Records are not enough merely by existing; they must stay in a form you can pull when needed. The three elements of retention design are period, tamper resistance, and searchability.

• Period: Align with the client's internal standard (the JPMA Code, each company's GVP, or the record-retention requirements for information-provision activities). Where none is stated, set the contract to at least the end of the product's use plus several years.
• Tamper resistance: Keep the fingerprint of approved versions and forbid overwriting. Enable the version-control audit log (who changed what, when).
• Searchability: Fix naming rules and folder structure so you can search across product name, version number, and decision-log ID. "Half a day to find it" is not audit readiness.

Decide in the contract, up front, whether the client or the vendor holds the records. If the vendor holds them, settle the handover and disposal procedure at contract end as well.

07Responding to audits and inquiries

Turn into a standing procedure how you move when a regulatory inquiry, a client internal audit, or MSA-guideline monitoring asks for records. Built in a panic, the pieces lose consistency and invite suspicion.

1. Fix the scope: Confirm in writing the target product, version, period, and view. Do not over-broaden.
2. Identify the records: Locate the records for the relevant gate from the matrix; reconcile the actual file by version number and fingerprint.
3. Check consistency: Self-check that the delivery sheet, decision log, and version do not contradict each other.
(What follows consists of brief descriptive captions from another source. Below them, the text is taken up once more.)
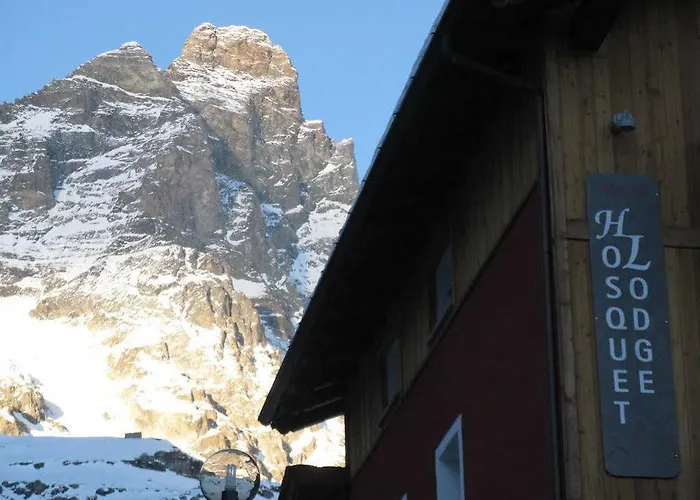 Hosquet לינה וארוחת בוקר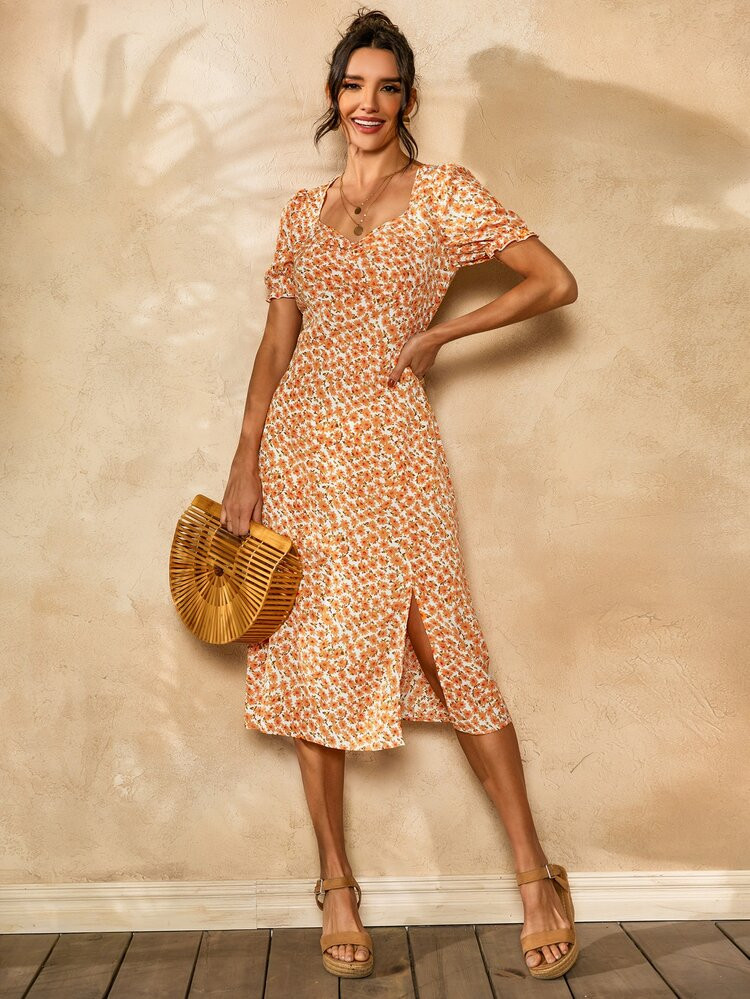 Ditsy Floral Print Sweetheart Neck Slit Hem Dress | SHEIN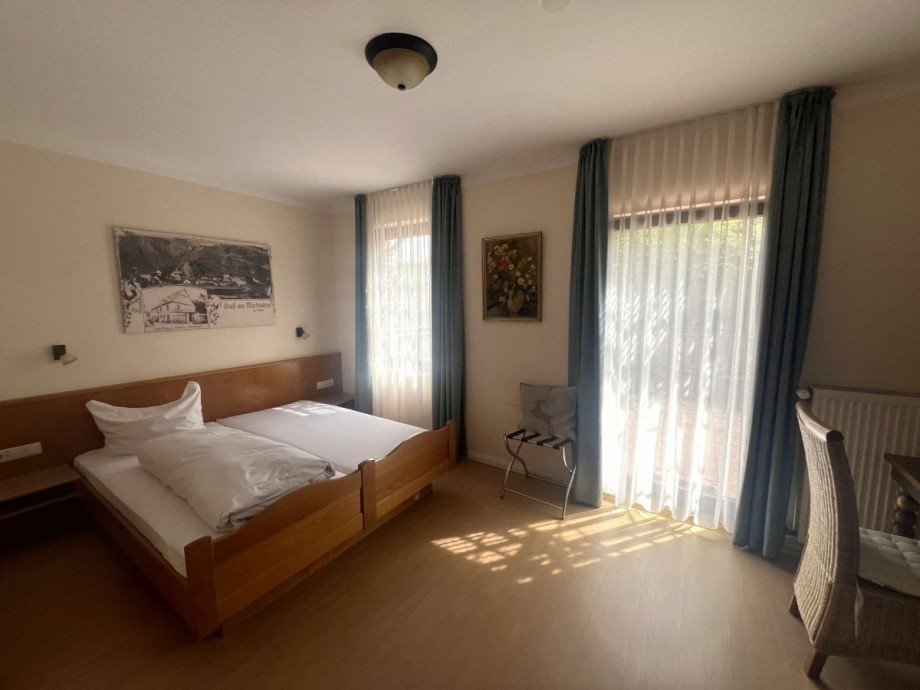 Zimmer B�ro / Praxis Martinstein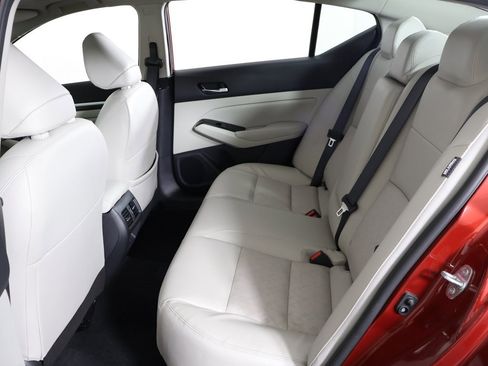 Used 2024 Nissan Altima 2.5 SL image 36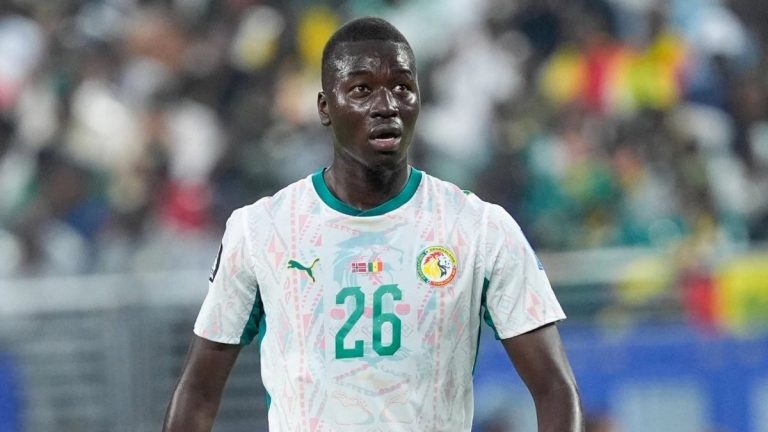 Coup de tonnerre : Pape Gueye quitte l&rsquo;équipe nationale du Sénégal après l&rsquo;élimination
If they do, do not hide it — report with the context.
4. Submit and keep a copy: Record the copy submitted, the date, and the recipient (itself a record).

For MSA-guideline operation and concrete Q&A see 04: MSA Guidelines and 05: MSA Q&A; for the JPMA side see 06: JPMA Code and 07: JPMA Creation Guide.

08Rollout — retrofitting onto existing work

New engagements can be built to this model from the start, but for work already in flight a phased rollout is realistic. Trying to put everything in place at once stalls the floor.

1. Stage 1: Mandate only the delivery sheet (sign-off + version number + open items). At minimal cost, "who guaranteed it" is preserved.
2. Stage 2: Introduce the decision log only for jobs that had gray-area calls. Start from high-risk points, not every job.
3. Stage 3: Standardize version-control rules and file fingerprints. Fix naming rules across the firm.
4. Stage 4: Templatize the traceability matrix and build it into the Gate D delivery check.

Success turns less on the elegance of the forms than on whether a producer can fill them in five minutes. Heavy forms go unfilled and become dead letter. At first, even cut fields — but reach a state where they are filled every time. Returning to the quality philosophy of Part 1 (in preparation): records are kept not for the audit but for the next person who will build.